BlingHe opened this issue · comments

Hi,

I'm trying to replicate your reported results. Using “run_infer.py” with the default settings (ensemble_size=3 and denoise_steps=10) for surface normal estimation, my scores for Mean Angular Error and Accuracy (11.25) are lower than those in your paper.

Could you provide more details on your testing setup or share the relevant testing code? It would help me better understand your findings. Thanks in advance!

Below are the results obtained by me compared to those you reported.
image

As mentioned in your paper, I refered to this repo to test your method.

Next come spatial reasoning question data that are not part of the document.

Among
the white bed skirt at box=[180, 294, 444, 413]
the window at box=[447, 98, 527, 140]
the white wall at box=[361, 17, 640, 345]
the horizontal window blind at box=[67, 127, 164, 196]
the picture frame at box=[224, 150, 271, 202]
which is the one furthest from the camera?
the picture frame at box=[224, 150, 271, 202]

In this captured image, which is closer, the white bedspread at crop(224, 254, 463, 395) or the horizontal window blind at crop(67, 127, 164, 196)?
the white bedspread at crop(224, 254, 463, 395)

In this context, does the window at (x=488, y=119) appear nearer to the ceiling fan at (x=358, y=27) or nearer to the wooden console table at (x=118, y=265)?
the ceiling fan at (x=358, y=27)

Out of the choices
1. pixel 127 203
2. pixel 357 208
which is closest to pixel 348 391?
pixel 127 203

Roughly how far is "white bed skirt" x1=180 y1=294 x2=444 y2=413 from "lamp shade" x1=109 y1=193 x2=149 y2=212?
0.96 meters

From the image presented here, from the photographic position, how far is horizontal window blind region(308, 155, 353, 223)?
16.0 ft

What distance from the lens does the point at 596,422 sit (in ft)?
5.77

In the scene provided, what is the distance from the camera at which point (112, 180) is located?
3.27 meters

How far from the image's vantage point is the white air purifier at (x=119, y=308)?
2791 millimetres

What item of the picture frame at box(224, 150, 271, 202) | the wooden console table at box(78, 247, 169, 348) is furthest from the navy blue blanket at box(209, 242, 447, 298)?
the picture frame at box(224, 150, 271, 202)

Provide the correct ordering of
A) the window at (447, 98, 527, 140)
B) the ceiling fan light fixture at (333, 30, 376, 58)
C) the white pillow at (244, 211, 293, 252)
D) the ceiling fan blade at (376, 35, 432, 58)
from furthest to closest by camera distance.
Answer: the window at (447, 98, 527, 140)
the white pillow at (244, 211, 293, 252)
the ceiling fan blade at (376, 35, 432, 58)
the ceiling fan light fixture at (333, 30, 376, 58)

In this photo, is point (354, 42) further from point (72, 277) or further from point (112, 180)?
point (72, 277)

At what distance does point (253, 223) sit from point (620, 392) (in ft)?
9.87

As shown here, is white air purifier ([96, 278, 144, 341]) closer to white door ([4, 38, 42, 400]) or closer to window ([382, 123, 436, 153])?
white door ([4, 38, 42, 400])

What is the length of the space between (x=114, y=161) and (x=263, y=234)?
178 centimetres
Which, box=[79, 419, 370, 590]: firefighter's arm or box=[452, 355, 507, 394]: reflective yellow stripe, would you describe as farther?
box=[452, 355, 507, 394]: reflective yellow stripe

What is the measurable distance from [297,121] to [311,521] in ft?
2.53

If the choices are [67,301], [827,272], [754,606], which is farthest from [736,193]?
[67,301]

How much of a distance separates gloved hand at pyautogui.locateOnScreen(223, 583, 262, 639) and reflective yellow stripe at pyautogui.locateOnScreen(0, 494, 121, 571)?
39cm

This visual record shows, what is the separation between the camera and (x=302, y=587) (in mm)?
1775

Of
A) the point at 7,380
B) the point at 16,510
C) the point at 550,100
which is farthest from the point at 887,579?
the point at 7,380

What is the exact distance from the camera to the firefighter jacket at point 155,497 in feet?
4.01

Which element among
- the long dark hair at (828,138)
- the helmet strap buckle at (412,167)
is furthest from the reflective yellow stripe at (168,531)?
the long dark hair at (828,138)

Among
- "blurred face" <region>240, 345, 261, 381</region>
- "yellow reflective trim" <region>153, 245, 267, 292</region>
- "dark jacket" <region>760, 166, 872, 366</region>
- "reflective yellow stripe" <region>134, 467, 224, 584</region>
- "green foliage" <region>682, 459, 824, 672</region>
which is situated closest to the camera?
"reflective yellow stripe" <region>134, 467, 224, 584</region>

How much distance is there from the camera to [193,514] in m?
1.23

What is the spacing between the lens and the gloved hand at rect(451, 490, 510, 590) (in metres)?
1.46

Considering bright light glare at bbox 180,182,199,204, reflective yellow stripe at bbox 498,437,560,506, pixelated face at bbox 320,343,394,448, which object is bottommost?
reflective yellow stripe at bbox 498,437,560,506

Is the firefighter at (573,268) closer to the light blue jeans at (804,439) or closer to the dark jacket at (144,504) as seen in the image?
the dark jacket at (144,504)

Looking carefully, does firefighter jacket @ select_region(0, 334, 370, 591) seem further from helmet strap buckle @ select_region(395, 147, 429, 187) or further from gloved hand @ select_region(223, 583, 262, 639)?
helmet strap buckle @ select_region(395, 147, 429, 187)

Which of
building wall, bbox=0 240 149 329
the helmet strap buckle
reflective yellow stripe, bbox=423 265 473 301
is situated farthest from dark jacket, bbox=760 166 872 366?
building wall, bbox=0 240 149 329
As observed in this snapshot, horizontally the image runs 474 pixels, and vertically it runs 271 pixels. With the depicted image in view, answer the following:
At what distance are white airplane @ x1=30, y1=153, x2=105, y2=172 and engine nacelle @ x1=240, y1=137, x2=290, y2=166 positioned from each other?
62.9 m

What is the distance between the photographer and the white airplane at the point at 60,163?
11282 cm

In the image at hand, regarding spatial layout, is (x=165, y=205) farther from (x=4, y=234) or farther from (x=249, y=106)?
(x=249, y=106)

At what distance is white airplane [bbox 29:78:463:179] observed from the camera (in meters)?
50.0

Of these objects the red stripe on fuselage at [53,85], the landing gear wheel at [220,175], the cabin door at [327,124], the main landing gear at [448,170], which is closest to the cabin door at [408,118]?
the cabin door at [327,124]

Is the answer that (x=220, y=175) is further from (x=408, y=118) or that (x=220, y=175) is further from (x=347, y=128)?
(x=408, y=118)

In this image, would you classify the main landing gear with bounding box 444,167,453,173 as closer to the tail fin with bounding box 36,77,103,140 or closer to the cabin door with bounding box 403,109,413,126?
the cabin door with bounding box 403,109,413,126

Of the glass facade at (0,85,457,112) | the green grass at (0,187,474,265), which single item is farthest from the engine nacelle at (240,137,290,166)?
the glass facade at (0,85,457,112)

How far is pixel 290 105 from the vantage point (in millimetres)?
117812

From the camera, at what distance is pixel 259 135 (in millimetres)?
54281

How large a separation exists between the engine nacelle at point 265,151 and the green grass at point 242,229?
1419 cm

Hi, thanks for the ask. In testing, we set the denoising step as 50 and ensemble size as 10. The default settings (ensemble_size=3 and denoise_steps=10) are for quick inference on in-the-wild images. Besides, as explained in Fig. S2, we found that the GT normals are very noisy (especially on NYU V2), thus we did some filtering on normals. The release of the evaluation script as well as the training script is still on the schedule.

Ok, I see! Thank you so much for your reply.

Besides, I think an interesting direction for normal estimation is like line2normal map. We should not put too much attention on traditional estimation benchmarks, but more on the in-the-wild applications. Line2normal map displays good visual effect, but its normal map is conditoned on lines, thus the accuracy must be low. However, the lighting effect achieved on normal map is impressive, thus the user will not basically care about whether the normal is accurate or not.

Exactly. However, I want to understand how estimated surface normals can benefit downstream applications. The question remains open: Which is more crucial for generative applications (e.g., 3D reconstruction)—accurate normals or depths, or are the additional normal and depth conditions more critical? Evaluating the estimated normals and depths using traditional benchmarks may provide some inspiration.

This is my opinion, and your work is very interesting and inspiring.